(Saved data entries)
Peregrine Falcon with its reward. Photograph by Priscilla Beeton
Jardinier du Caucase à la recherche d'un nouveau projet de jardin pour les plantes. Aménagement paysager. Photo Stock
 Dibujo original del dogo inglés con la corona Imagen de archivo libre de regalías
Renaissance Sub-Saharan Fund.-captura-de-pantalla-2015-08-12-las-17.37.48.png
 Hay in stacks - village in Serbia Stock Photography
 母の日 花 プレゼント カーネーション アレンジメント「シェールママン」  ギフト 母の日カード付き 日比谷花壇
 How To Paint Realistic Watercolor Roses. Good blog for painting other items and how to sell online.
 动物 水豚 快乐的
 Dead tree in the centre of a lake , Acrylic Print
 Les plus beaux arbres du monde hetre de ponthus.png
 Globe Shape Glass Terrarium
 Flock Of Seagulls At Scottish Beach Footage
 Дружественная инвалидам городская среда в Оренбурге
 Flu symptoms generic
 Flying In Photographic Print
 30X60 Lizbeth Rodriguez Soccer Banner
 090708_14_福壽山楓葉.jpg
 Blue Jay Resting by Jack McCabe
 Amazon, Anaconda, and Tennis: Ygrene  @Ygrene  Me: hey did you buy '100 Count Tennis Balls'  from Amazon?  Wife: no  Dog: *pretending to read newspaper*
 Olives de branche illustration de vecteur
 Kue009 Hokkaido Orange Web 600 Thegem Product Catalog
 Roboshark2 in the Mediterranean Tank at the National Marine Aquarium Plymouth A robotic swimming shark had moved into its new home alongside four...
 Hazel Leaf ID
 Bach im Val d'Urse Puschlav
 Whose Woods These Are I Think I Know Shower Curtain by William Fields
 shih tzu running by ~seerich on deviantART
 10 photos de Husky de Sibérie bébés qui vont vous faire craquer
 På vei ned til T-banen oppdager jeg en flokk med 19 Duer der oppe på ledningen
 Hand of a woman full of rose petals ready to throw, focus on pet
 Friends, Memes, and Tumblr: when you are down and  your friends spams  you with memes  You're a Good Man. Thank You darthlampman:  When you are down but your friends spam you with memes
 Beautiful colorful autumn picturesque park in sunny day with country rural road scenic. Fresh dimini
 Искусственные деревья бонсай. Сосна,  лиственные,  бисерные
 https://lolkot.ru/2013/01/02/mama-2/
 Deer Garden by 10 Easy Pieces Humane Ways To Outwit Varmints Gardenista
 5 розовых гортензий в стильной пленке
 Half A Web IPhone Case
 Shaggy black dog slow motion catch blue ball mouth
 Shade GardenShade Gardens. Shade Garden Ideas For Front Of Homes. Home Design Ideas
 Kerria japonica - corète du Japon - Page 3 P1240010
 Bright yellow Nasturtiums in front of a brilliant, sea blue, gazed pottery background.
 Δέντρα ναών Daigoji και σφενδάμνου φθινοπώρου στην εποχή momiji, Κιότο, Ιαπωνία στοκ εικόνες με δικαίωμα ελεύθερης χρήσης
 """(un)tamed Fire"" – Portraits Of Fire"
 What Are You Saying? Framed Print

WHAT TO PRODUCE
Quote exactly the first line of the entries and every line after it, stopping with the line that contains "10 photos de".

COMPLETED EXERCISE
Peregrine Falcon with its reward. Photograph by Priscilla Beeton
Jardinier du Caucase à la recherche d'un nouveau projet de jardin pour les plantes. Aménagement paysager. Photo Stock
 Dibujo original del dogo inglés con la corona Imagen de archivo libre de regalías
Renaissance Sub-Saharan Fund.-captura-de-pantalla-2015-08-12-las-17.37.48.png
 Hay in stacks - village in Serbia Stock Photography
 母の日 花 プレゼント カーネーション アレンジメント「シェールママン」  ギフト 母の日カード付き 日比谷花壇
 How To Paint Realistic Watercolor Roses. Good blog for painting other items and how to sell online.
 动物 水豚 快乐的
 Dead tree in the centre of a lake , Acrylic Print
 Les plus beaux arbres du monde hetre de ponthus.png
 Globe Shape Glass Terrarium
 Flock Of Seagulls At Scottish Beach Footage
 Дружественная инвалидам городская среда в Оренбурге
 Flu symptoms generic
 Flying In Photographic Print
 30X60 Lizbeth Rodriguez Soccer Banner
 090708_14_福壽山楓葉.jpg
 Blue Jay Resting by Jack McCabe
 Amazon, Anaconda, and Tennis: Ygrene  @Ygrene  Me: hey did you buy '100 Count Tennis Balls'  from Amazon?  Wife: no  Dog: *pretending to read newspaper*
 Olives de branche illustration de vecteur
 Kue009 Hokkaido Orange Web 600 Thegem Product Catalog
 Roboshark2 in the Mediterranean Tank at the National Marine Aquarium Plymouth A robotic swimming shark had moved into its new home alongside four...
 Hazel Leaf ID
 Bach im Val d'Urse Puschlav
 Whose Woods These Are I Think I Know Shower Curtain by William Fields
 shih tzu running by ~seerich on deviantART
 10 photos de Husky de Sibérie bébés qui vont vous faire craquer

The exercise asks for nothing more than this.